Cantine Sava è un'azienda vinicola a conduzione familiare situata sul versante meridionale dell'Etna, in Contrada Salùci, Belpasso, Catalogna, a 750 metri sul livello del mare.
Quando iniziarono i lavori di restauro dell'antico palmento , le pietre cominciarono a raccontare la propria storia. Sotto strati di calce, emerse un simbolo: una croce scolpita nella roccia, intrecciata con le fasi lunari. Gli archivi confermarono ciò che la terra aveva a lungo taciuto: questi luoghi un tempo producevano vino sacro, consacrato per le celebrazioni eucaristiche. Chi abbia scolpito quel simbolo, e perché accanto alla luna, rimane un mistero. Alcune domande appartengono al vulcano.

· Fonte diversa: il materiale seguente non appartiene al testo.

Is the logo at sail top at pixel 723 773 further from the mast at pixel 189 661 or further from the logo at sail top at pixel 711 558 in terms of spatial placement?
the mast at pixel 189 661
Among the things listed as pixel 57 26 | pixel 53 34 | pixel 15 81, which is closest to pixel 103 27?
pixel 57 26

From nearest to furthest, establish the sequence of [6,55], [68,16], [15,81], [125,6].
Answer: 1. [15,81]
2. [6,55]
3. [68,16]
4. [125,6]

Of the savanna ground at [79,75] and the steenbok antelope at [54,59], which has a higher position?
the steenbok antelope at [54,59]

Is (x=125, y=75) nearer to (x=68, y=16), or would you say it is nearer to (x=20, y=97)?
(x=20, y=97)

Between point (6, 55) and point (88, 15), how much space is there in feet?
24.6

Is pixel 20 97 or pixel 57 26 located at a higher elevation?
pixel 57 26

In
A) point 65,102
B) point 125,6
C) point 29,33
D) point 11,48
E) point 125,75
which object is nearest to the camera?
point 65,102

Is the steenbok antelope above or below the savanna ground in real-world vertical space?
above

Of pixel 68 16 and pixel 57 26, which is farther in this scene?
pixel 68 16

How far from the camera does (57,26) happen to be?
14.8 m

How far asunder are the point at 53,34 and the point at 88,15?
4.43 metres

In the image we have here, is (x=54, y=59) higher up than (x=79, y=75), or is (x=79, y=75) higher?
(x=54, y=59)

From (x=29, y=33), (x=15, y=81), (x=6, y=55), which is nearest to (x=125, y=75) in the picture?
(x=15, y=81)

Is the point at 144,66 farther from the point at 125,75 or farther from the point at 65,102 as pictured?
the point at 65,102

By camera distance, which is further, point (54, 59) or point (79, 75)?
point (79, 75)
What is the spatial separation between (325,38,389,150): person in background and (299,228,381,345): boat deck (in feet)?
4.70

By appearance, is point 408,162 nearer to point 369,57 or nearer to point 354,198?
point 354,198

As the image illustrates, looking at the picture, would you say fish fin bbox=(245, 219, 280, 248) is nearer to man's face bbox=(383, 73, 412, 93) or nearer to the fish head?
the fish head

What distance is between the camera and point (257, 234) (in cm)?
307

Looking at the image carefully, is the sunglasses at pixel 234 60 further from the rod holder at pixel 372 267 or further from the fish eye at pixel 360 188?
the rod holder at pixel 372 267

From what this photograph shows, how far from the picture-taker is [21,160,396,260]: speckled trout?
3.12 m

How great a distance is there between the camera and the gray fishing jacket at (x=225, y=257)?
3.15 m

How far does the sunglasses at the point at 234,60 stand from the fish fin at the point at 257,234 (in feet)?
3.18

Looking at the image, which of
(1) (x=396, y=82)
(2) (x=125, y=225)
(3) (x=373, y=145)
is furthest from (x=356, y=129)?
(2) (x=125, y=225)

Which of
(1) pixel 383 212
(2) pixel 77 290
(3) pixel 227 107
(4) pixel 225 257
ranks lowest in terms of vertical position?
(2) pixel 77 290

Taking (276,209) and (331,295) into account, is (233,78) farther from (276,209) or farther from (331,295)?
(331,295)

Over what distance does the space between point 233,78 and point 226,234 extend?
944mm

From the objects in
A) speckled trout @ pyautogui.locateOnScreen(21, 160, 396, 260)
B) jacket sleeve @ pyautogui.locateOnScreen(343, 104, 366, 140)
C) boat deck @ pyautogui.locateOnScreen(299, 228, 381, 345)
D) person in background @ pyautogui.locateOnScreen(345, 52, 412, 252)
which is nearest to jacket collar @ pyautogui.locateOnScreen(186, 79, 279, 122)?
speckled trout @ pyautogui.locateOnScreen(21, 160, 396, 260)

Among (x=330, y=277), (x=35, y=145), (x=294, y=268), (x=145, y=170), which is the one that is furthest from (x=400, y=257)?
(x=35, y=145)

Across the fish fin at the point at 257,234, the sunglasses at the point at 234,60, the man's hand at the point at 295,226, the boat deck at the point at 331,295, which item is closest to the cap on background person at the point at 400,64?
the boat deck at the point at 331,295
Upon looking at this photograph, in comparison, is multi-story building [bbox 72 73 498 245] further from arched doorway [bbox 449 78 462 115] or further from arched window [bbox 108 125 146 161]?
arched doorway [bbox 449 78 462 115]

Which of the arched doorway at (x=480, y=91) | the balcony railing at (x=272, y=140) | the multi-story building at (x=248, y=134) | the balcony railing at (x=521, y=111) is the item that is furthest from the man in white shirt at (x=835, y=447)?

Il torchio palmento del 1790 e quello catoniano del 1791 sono stati restaurati utilizzando i materiali originali, pietra per pietra. Non sono un museo. Sono la porta d'accesso vivente a ogni visita.
I vini provengono da viti allevate ad alberello, radicate in sabbia vulcanica ricca di potassio e ferro. Tre etichette, tutte Etna DOC: Salùci Etna Rosso DOC 2022 e 2023, un 100% Nerello Mascalese affinato in rovere di Slavonia, e Salùci Etna Bianco DOC 2024, un 100% Carricante vinificato in acciaio per catturare ogni nota minerale che il terreno vulcanico può conferire.
Le visite si svolgono nei fine settimana in piccoli gruppi. Un sommelier certificato AIS guida l'esperienza: una passeggiata tra i vigneti, una discesa nella grotta lavica naturale dove i vini riposano nel silenzio geologico, una visita allo storico palmeto e una degustazione guidata abbinata a salumi, formaggi e all'olio d'oliva biologico Nocellara dell'Etna prodotto dalla tenuta.
Niente autobus. Niente folla. Solo il vulcano, la famiglia e il vino.